So, after three weeks of manically scrambling to create pages and pour in content, the new Assumption website is finally up. The countdown to being added was preceeded by a ~36 hour workday, going from Tuesday at 8:45am, through Tuesday night, to Wednesday at about 7pm, exhausted. Within that time, I did take about an hour and a half to nap and shower at home, and went out to the Chophouse for my sister’s birthday Tuesday night — it was the first steak that I had since before Lent, so I revelled in the opportunity to get some meat now that Easter had passed. So, Ben switched over the servers Wednesday afternoon and we got the site up and going.
There was a slight snafu with the new server being firewalled and no student access for a few minutes, but that was resolved quickly. And then, of course, the real fun started. First, we had to switch servers and there’s a reason for this:
- Datatel’s software only runs on Windows using IIS (server software). We’ve long had Mac web servers running Apache.
- Our old web server is full of 10+ years of JUNK, straight junk, having served the particularly odd web and directory practices of a good 4 or 5 web developers — all who have their own peculiar way of doing things (myself CERTAINLY included. I am sure, one day, somebody will look at the old websites and say “Why the hell is the CSS folder called “c” and the images folder called “i.” Well, that’s one of my nuances… you can spot a Mike Murray site if commonly hit or linked to development directories are named with one letter).
- We’ve been running risks only having one server, we need another one to pass off to just incase.
- We should split up the load, /users/ sites should be on their own box, not the campus’ web server.
- It’s time for change
Of course, this produced more headaches than anybody could account for. I had a three-week window, from March 22nd until April 15 to get the site up and running. This may even be less than three weeks but my brain is so melted that I’m not willing to count it out. It wasn’t possible to get the number of sites up that we did get up in that window, especially considering that almost all of the web pages in the new system have new copy written for them. Plus, you can’t do a “copy and paste” job with Datatel’s CMS. Perhaps I shouldn’t reveal this great secret, for fear of being assassinated by the CMS czar’s who put it together, but copying and pasting does not work, I did most of the sites by straight HTML. It would have been faster to do it in notepad, and that is not hyperbole — notepad doesn’t crash or get locked up or require you to jump through hoops to change the name of a file. Further, if you make the page slightly wrong in notepad, it doesn’t break out and re-write your code for you, the “Rich Text Editor” does.

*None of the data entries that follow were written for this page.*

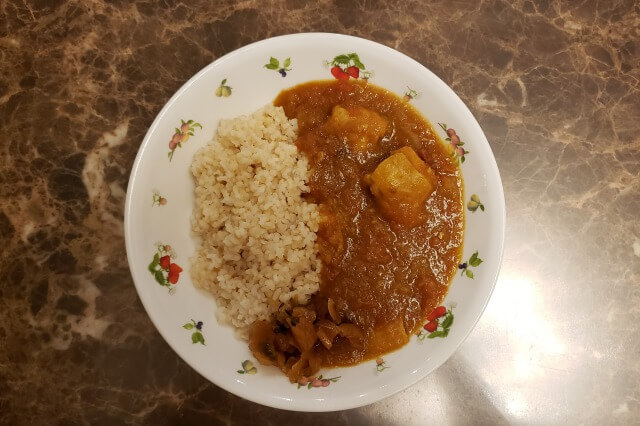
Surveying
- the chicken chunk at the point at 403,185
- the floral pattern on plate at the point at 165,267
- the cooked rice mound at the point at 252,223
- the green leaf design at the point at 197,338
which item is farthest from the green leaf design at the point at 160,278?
the chicken chunk at the point at 403,185

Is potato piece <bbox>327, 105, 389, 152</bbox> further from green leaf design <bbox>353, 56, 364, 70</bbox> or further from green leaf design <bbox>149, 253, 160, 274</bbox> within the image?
Result: green leaf design <bbox>149, 253, 160, 274</bbox>

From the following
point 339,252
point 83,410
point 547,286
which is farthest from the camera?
point 547,286

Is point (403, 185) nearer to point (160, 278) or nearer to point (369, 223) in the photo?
point (369, 223)

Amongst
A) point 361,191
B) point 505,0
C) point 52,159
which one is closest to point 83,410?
point 52,159

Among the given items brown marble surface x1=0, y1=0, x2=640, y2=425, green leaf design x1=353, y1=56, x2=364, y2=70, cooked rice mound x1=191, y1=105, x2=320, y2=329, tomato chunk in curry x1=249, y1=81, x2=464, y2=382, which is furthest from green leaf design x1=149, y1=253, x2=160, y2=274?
green leaf design x1=353, y1=56, x2=364, y2=70

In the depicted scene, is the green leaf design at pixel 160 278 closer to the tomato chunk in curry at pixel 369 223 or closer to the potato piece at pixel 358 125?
the tomato chunk in curry at pixel 369 223

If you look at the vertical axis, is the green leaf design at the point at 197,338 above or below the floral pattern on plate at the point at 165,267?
below

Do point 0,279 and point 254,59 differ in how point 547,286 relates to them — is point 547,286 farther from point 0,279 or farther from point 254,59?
point 0,279
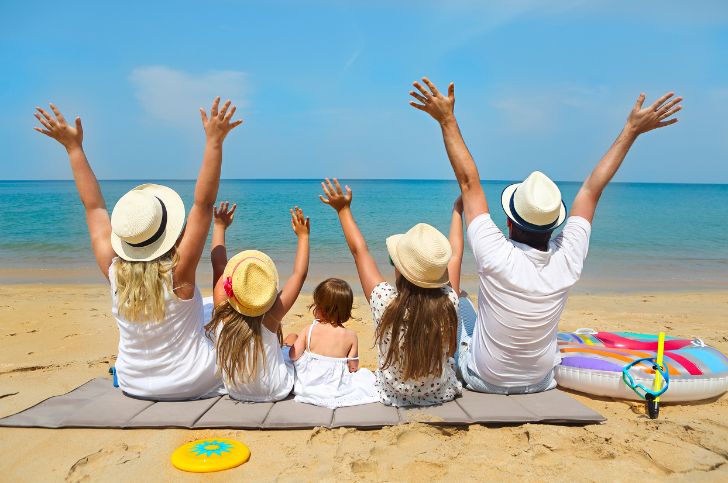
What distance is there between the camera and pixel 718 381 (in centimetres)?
406

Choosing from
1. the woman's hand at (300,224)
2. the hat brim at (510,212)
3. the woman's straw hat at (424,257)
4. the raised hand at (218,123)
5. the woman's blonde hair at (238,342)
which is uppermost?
the raised hand at (218,123)

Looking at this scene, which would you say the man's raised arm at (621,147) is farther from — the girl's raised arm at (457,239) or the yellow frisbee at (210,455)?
the yellow frisbee at (210,455)

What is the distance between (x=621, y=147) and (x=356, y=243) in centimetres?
205

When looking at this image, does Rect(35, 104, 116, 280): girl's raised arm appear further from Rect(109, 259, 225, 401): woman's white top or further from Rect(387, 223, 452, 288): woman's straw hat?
Rect(387, 223, 452, 288): woman's straw hat

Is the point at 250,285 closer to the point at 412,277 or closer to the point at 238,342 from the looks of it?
the point at 238,342

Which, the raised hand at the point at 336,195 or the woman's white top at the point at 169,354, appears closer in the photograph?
the woman's white top at the point at 169,354

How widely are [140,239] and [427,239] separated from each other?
5.76 feet

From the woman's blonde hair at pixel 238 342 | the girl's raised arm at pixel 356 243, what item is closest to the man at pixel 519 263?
the girl's raised arm at pixel 356 243

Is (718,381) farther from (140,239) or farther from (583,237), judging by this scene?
(140,239)

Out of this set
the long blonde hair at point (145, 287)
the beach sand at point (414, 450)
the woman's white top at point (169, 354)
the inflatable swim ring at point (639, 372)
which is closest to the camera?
the beach sand at point (414, 450)

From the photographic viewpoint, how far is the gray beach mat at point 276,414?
11.5ft

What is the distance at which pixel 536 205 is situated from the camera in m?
3.59

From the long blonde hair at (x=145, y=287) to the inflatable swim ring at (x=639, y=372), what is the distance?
9.32 ft

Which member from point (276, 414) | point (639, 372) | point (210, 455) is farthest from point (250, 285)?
point (639, 372)
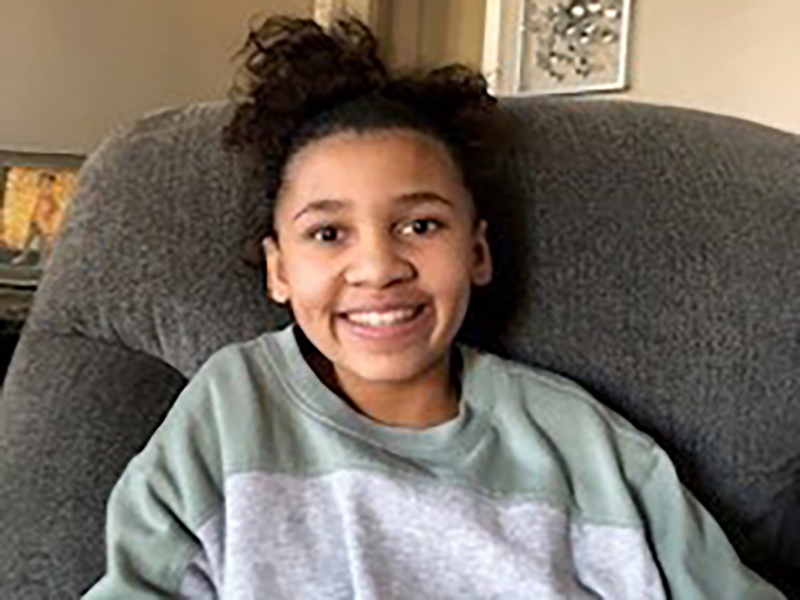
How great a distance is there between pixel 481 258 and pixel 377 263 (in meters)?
0.13

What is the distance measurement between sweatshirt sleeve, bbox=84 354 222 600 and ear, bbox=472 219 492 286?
0.91 ft

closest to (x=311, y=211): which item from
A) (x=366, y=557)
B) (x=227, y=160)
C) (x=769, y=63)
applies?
(x=227, y=160)

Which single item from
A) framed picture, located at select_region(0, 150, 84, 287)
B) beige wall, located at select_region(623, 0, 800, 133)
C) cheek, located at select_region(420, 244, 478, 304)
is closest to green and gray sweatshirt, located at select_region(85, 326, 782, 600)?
cheek, located at select_region(420, 244, 478, 304)

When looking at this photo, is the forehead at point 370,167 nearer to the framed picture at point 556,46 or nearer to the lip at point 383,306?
the lip at point 383,306

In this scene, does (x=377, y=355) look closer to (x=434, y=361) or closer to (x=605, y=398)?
(x=434, y=361)

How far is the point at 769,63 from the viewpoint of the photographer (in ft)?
7.14

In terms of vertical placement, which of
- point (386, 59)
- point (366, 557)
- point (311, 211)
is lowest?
point (366, 557)

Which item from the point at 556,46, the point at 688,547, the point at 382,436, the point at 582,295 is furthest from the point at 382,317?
the point at 556,46

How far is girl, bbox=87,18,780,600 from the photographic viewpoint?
37.2 inches

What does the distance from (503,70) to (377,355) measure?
6.36ft

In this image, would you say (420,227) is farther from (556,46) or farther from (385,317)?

Needless to say, not every site could be added to the new layout, and we knew this going in, but were confirmed of this just before Easter… when I was frantically working to get the main pages looking how they should. On top of that, the amount of content that is on these pages behind the scenes is remarkably extensive. You only see one profile on a screen at once, or perhaps one event, or one news story, but dozens and dozens were put in. Only one photo from a photo gallery is on the page, but there’s 10 others behind that, and they all have to be uploaded and listed in the CMS separately, and then manually tied into the photo gallery content type. It’s not a quick fix. Often times, making a “simple change” requires ditching something completely and starting over on it.
Not that I’m complaining, or anything.
The best solution was to make the face pages and then — because we were switching to a new server — change the links to the previous pages to a short and easy to remember alias prefix. This was “WWW1,” which I am sure that every content manager at Assumption now despises, but it’s short, easy to remember, and easy to fix on sites… rather than “archive” or “old” or anything else. THis would also allow for most links to keep working… if we changed anything else or put them in another directory, it would kill every page. Most of these continue to work, and only handfuls are broken (handfuls in the big picture. 80% of links work, about 20% don’t. These 20% stand out, but it’s still not terrible).
I had more to share with this but the site has sapped all of my energy, plus I’ve been here for 12 hours and I’m burned out.